BiPrompt-SAM: Enhancing Image Segmentation via Explicit Selection between Point and Text Prompts

Segmentation is a fundamental task in computer vision, with prompt-driven methods gaining prominence due to their flexibility. The recent Segment Anything Model (SAM) has demonstrated powerful point-prompt segmentation capabilities, while text-based segmentation models offer rich semantic understanding. However, existing approaches rarely explore how to effectively combine these complementary modalities for optimal segmentation performance. This paper presents BiPrompt-SAM, a novel dual-modal prompt segmentation framework that fuses the advantages of point and text prompts through an explicit selection mechanism. Specifically, we leverage SAM's inherent ability to generate multiple mask candidates, combined with a semantic guidance mask from text prompts, and explicitly select the most suitable candidate based on similarity metrics. This approach can be viewed as a simplified Mixture of Experts (MoE) system, where the point and text modules act as distinct "experts," and the similarity scoring serves as a rudimentary "gating network." We conducted extensive evaluations on both the Endovis17 medical dataset and RefCOCO series natural image datasets. On Endovis17, BiPrompt-SAM achieved 89.55\% mDice and 81.46\% mIoU, comparable to state-of-the-art specialized medical segmentation models. On the RefCOCO series datasets, our method attained 87.1\%, 86.5\%, and 85.8\% IoU, significantly outperforming existing approaches. Experiments demonstrate that our explicit dual-selection method effectively combines the spatial precision of point prompts with the semantic richness of text prompts, particularly excelling in scenarios involving semantically complex objects, multiple similar objects, and partial occlusions. BiPrompt-SAM not only provides a simple yet effective implementation but also offers a new perspective on multi-modal prompt fusion.

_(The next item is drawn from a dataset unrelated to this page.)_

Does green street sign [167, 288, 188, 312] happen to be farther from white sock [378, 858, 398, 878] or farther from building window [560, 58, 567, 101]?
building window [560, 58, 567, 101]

翻译：分割是计算机视觉中的一项基础任务，而基于提示的方法因其灵活性日益受到重视。近期提出的 Segment Anything Model (SAM) 展现了强大的点提示分割能力，而基于文本的分割模型则提供了丰富的语义理解。然而，现有方法很少探究如何有效结合这两种互补模态以获得最优分割性能。本文提出 BiPrompt-SAM，一种新颖的双模态提示分割框架，通过显式选择机制融合点提示与文本提示的优势。具体而言，我们利用 SAM 生成多个掩码候选的固有能力，结合来自文本提示的语义引导掩码，并基于相似性度量显式选择最合适的候选。该方法可视为一种简化的混合专家（MoE）系统，其中点模块和文本模块充当不同的“专家”，相似性评分则充当一个基础的“门控网络”。我们在 Endovis17 医学数据集和 RefCOCO 系列自然图像数据集上进行了广泛评估。在 Endovis17 上，BiPrompt-SAM 取得了 89.55\% 的 mDice 和 81.46\% 的 mIoU，与最先进的专用医学分割模型相当。在 RefCOCO 系列数据集上，我们的方法分别达到了 87.1\%, 86.5\%, 和 85.8\% 的 IoU，显著优于现有方法。实验表明，我们的显式双选择方法有效结合了点提示的空间精度与文本提示的语义丰富性，尤其在涉及语义复杂对象、多个相似对象及部分遮挡的场景中表现出色。BiPrompt-SAM 不仅提供了一种简单而有效的实现，也为多模态提示融合提供了新的视角。